Minimal invaziv yönteminin akciğer ve kalp kası zayıf olan hastalarda da uygulanabildiğine dikkat çeken Doğan, “Bu yöntemi uygulamak için hastaların kalbine göğsün sol tarafından yapılan kesiyle ulaşıldığı için hastanın daha önce bir akciğer rahatsızlığı geçirmemiş olması ideal olmakla birlikte bu hastalara da aynı ameliyatı uygulayabilmekteyiz. Akciğerdeki yapışıklıkları açıyoruz ve meme atardamarına ve hastanın kalbine ulaşabiliyoruz. Obez, yani şişman hastalarda da benzer problemlerle karşılaşabilmekteyiz. Hastaya yapılacak baypas sayısı ve hasta damarlarının kalpteki yerleşimi önemli olduğu için de ameliyat öncesi bazı ileri tetkikler yapıyoruz. Bu yöntem ile 3-4 damara bypass yapılabilmektedir. Fakat eğer hastanın baypas yapılacak koroner damarı ulaşılamayacak seviyede ise “Hibrit” dediğimiz yöntemi uygulayabiliyoruz. Hibrit yöntemde özellikle kalbin anadamarına baypass yapıyoruz. Anatomisi uygun olan tüm damarlar minimal invaziv yöntemle bypass yapılmaktadır. Ulaşılamayan damarlara ise stent koyarak hastaların tüm koroner arterleri tek seferde tedavi için açılıyor.
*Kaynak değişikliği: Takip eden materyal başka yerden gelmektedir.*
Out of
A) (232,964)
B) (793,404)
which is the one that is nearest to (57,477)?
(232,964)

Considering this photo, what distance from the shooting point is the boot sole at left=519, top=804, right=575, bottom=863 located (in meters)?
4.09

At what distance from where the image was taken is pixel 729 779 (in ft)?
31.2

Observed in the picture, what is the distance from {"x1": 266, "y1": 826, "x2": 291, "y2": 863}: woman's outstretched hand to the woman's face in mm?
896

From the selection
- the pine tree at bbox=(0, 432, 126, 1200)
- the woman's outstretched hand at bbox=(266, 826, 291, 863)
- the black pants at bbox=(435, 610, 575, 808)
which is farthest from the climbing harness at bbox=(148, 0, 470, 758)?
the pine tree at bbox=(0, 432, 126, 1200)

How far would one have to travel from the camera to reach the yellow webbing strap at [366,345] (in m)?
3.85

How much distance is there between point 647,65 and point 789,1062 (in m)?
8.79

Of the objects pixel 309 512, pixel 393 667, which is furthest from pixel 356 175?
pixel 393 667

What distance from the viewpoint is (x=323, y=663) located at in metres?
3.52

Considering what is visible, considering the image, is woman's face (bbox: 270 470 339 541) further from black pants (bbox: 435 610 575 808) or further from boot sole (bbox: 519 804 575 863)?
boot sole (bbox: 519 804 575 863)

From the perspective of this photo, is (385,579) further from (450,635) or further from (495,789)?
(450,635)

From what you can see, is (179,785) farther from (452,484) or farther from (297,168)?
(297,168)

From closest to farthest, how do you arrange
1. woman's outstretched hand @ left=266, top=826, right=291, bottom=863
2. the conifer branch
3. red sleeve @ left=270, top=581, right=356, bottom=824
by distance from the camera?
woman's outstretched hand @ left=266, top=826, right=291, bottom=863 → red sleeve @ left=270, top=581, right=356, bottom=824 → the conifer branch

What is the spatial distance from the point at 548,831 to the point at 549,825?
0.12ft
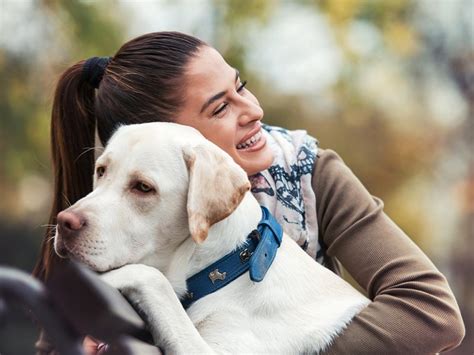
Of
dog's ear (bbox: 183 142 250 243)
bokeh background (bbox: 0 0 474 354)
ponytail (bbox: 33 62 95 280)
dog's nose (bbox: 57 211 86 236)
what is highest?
dog's ear (bbox: 183 142 250 243)

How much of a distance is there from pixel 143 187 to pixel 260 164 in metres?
0.50

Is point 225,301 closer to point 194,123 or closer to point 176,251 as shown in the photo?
point 176,251

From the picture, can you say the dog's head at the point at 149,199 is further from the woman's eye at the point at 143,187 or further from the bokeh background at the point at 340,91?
the bokeh background at the point at 340,91

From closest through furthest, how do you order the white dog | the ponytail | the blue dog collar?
the white dog
the blue dog collar
the ponytail

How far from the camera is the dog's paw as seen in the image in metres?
1.96

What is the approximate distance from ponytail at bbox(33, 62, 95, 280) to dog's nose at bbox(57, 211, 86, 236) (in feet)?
2.61

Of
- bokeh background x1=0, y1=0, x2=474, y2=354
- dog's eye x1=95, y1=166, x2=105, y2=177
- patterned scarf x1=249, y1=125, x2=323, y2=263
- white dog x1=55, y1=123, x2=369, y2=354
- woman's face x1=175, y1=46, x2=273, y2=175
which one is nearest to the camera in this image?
white dog x1=55, y1=123, x2=369, y2=354

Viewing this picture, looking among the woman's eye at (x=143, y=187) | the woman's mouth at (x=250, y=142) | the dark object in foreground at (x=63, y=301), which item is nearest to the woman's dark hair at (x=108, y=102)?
the woman's mouth at (x=250, y=142)

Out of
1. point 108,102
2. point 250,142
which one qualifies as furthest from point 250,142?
point 108,102

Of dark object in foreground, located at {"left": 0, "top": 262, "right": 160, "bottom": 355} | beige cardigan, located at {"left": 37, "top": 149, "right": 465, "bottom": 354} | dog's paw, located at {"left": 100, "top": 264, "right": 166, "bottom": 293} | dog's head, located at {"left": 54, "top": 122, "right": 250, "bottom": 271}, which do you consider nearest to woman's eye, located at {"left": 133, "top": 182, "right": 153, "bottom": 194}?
dog's head, located at {"left": 54, "top": 122, "right": 250, "bottom": 271}

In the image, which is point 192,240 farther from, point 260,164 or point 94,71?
point 94,71

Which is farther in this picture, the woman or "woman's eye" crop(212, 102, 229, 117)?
"woman's eye" crop(212, 102, 229, 117)

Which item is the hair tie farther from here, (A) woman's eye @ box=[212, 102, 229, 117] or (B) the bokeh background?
(B) the bokeh background

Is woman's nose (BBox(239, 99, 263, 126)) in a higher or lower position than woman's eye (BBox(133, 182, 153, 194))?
higher
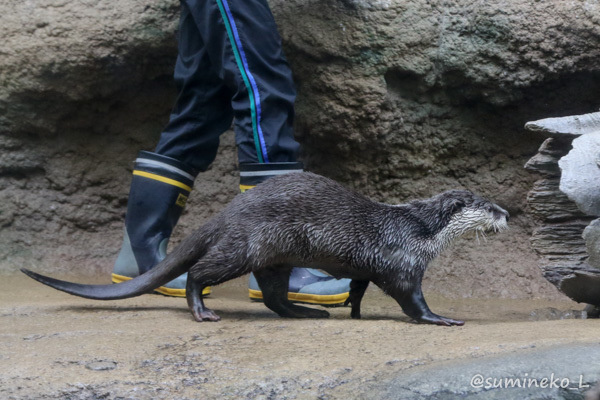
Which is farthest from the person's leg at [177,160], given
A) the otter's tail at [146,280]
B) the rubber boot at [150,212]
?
the otter's tail at [146,280]

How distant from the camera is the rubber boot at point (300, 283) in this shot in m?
3.28

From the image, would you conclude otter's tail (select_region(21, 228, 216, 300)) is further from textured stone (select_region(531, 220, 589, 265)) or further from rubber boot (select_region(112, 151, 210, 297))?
textured stone (select_region(531, 220, 589, 265))

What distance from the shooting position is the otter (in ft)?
9.35

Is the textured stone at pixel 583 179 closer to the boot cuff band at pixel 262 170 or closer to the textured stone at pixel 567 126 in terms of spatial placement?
the textured stone at pixel 567 126

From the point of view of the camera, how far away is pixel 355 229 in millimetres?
2893

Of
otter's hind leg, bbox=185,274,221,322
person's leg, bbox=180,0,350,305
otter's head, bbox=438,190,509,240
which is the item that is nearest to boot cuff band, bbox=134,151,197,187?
person's leg, bbox=180,0,350,305

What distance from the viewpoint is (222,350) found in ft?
7.66

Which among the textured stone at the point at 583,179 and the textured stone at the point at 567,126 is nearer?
the textured stone at the point at 583,179

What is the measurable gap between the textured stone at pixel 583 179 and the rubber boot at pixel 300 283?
3.62 ft

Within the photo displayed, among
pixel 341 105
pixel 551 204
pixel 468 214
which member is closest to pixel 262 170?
pixel 468 214

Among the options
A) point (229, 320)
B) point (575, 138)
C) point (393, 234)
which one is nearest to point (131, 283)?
point (229, 320)

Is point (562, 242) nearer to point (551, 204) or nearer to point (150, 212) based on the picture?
point (551, 204)

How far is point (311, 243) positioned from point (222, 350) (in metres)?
0.65

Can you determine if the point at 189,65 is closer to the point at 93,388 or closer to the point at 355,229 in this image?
the point at 355,229
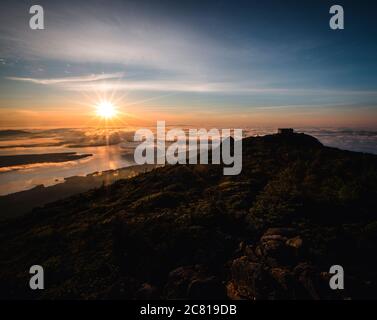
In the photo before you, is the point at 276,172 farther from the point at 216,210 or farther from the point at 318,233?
the point at 318,233

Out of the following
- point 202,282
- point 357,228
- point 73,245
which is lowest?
point 73,245

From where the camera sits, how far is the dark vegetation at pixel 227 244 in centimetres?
2152

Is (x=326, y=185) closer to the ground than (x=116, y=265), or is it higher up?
higher up

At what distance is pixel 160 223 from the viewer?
33.3 meters

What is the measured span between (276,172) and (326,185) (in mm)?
12288

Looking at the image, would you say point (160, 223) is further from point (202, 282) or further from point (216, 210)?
point (202, 282)

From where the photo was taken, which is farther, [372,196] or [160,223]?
[372,196]

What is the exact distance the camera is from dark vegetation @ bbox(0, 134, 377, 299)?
70.6 feet

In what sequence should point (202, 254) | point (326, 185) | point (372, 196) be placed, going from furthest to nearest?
point (326, 185) → point (372, 196) → point (202, 254)

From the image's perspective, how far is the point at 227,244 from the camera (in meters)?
27.1

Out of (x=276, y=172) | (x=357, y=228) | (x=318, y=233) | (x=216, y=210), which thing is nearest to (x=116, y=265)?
(x=216, y=210)

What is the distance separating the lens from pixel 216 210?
112 feet

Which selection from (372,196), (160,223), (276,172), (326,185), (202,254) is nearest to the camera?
(202,254)

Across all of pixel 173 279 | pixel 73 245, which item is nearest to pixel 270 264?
pixel 173 279
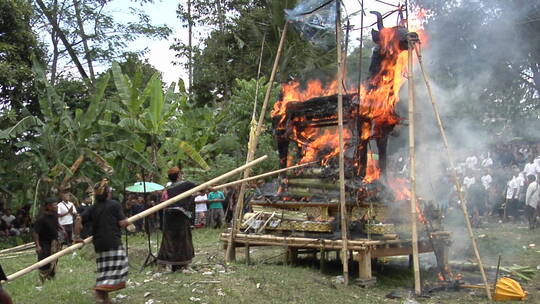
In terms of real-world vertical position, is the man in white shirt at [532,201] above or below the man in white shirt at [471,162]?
below

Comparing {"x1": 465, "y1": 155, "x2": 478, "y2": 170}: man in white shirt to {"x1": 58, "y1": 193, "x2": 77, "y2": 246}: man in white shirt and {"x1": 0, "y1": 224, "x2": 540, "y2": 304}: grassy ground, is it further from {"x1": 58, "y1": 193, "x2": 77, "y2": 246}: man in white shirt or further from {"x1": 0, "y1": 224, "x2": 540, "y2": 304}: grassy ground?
{"x1": 58, "y1": 193, "x2": 77, "y2": 246}: man in white shirt

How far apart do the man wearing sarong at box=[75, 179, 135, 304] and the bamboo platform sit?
349 centimetres

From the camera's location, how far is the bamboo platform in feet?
30.7

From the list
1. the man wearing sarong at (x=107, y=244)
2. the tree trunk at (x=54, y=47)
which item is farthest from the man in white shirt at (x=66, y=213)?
the tree trunk at (x=54, y=47)

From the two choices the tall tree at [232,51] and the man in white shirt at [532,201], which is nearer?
the man in white shirt at [532,201]

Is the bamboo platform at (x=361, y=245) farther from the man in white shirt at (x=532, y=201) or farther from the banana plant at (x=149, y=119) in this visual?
the man in white shirt at (x=532, y=201)

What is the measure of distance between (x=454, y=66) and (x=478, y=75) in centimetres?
93

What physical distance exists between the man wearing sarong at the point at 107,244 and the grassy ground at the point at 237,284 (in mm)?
543

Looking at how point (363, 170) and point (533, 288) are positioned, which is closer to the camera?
point (533, 288)

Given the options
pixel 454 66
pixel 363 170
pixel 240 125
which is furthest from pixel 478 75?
pixel 363 170

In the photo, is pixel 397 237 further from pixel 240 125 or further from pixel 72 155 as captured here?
pixel 240 125

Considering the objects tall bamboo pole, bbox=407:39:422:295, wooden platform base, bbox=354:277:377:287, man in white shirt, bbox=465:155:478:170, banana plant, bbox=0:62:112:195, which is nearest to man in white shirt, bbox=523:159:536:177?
man in white shirt, bbox=465:155:478:170

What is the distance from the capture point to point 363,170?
10766mm

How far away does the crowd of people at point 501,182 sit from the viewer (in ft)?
54.5
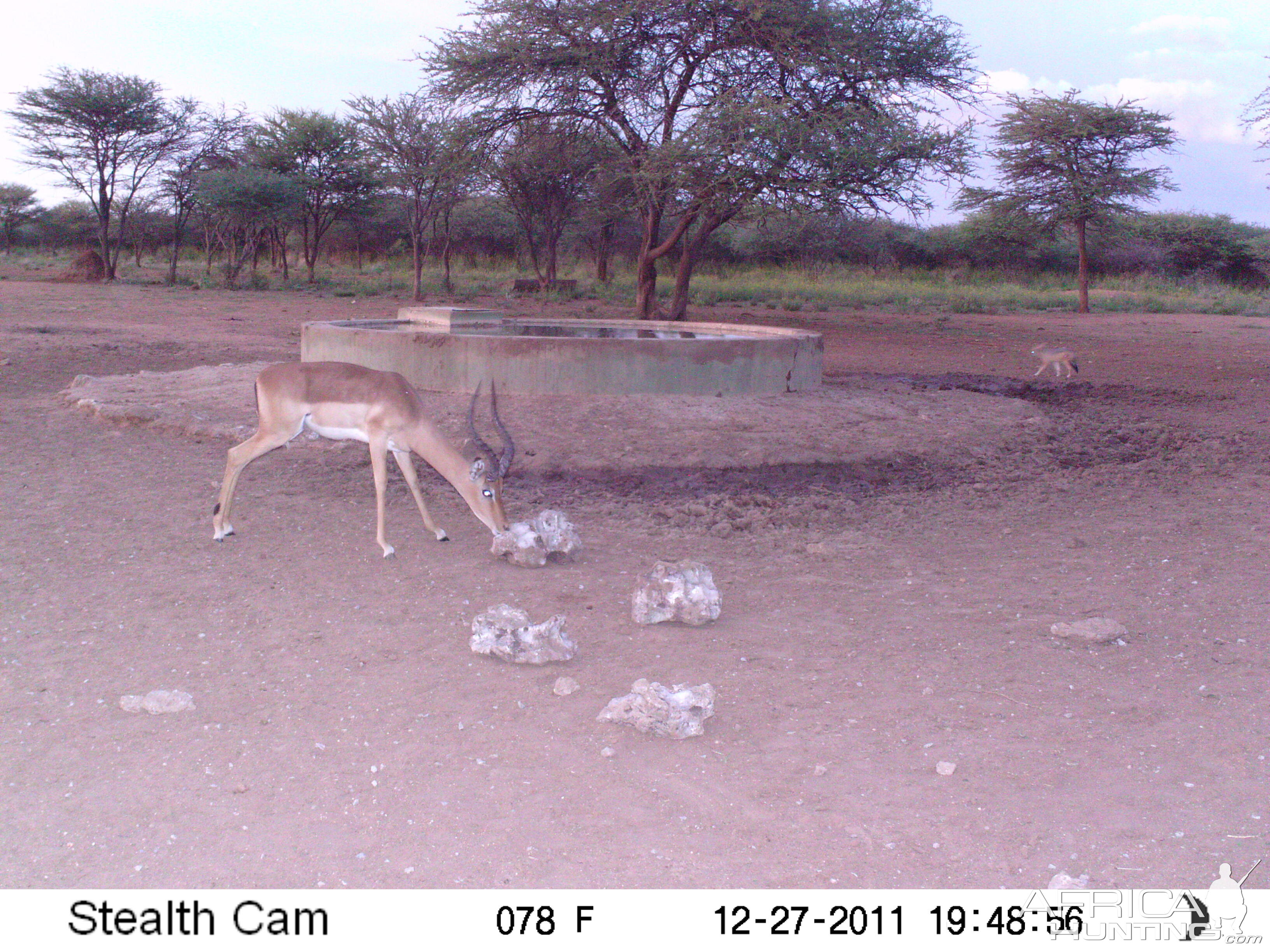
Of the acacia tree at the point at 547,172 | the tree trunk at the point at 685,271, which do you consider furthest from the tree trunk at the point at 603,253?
the tree trunk at the point at 685,271

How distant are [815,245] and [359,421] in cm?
3648

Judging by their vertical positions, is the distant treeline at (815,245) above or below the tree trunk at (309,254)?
above

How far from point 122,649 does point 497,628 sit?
4.92 feet

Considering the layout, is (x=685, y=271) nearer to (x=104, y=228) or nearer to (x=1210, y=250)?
(x=104, y=228)

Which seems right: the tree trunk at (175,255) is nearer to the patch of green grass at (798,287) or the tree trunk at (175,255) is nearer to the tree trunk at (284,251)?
the patch of green grass at (798,287)

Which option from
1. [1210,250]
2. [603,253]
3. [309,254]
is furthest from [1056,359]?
[1210,250]

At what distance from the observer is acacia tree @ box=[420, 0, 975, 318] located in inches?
670

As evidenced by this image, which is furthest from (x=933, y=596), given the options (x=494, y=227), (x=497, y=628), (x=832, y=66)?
(x=494, y=227)

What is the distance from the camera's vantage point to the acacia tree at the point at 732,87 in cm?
1702

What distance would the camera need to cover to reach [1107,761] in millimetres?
3459

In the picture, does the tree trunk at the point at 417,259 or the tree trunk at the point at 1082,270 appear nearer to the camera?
the tree trunk at the point at 417,259

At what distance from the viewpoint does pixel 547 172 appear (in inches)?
833

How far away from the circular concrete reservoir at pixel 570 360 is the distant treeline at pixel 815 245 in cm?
2716

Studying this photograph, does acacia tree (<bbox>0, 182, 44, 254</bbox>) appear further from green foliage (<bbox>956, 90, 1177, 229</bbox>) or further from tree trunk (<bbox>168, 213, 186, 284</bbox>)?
green foliage (<bbox>956, 90, 1177, 229</bbox>)
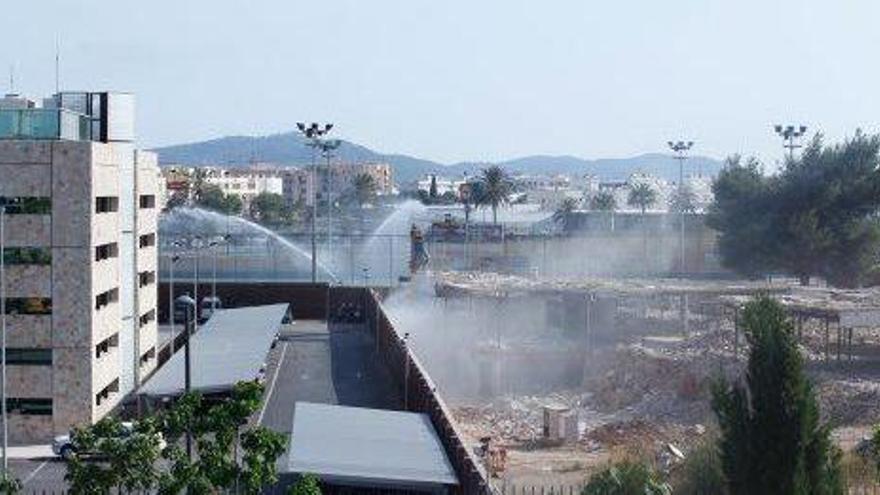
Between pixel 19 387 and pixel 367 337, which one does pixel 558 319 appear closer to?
pixel 367 337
Kalp kası zayıf olan hastalarda risk daha fazla olduğundan, bu yöntemi uygulayarak çok iyi sonuçlar almaktayız.” diye konuştu.

Doğan, kapalı veya küçük kesi kalp cerrahisi ameliyatlarının Adıyaman Eğitim Araştırma Hastanesinde, hastalardan gelen yoğun talep sonrası uzman ve deneyimli ekibin katkılarıyla başarıyla uygulandığının altını çizdi.

Konuya ilişkin açıklamalarda bulunan Adıyaman Üniversitesi Rektörü Prof. Dr. Mehmet Turgut, sağlıkla ilgili önemli cerrahi operasyonların ilimizde yapılıyor olmasının gurur verici olduğunu belirterek, “Tıp Fakültesi kadromuzun her geçen gün güçlenmesi çevre illere hasta sevkini azaltırken, önemli cerrahi operasyonların da Adıyaman’da yapılmasına zemin hazırlamıştır. Sağlık alanındaki önemli gelişmeler bizleri ziyadesiyle mutlu etmektedir. Bundan sonraki süreçte de Tıp Fakültemiz vesilesiyle ilimizi sağlık hizmetleri alanında en iyi yerlere getirmek için çalışmalarımız aralıksız devam edecektir. Böyle önemli ameliyatları yapma başarısı gösteren kıymetli hocamız Prof. Dr. Ömer Faruk Doğan ve ekibini kutluyor, başarılarının devamını diliyorum.” dedi.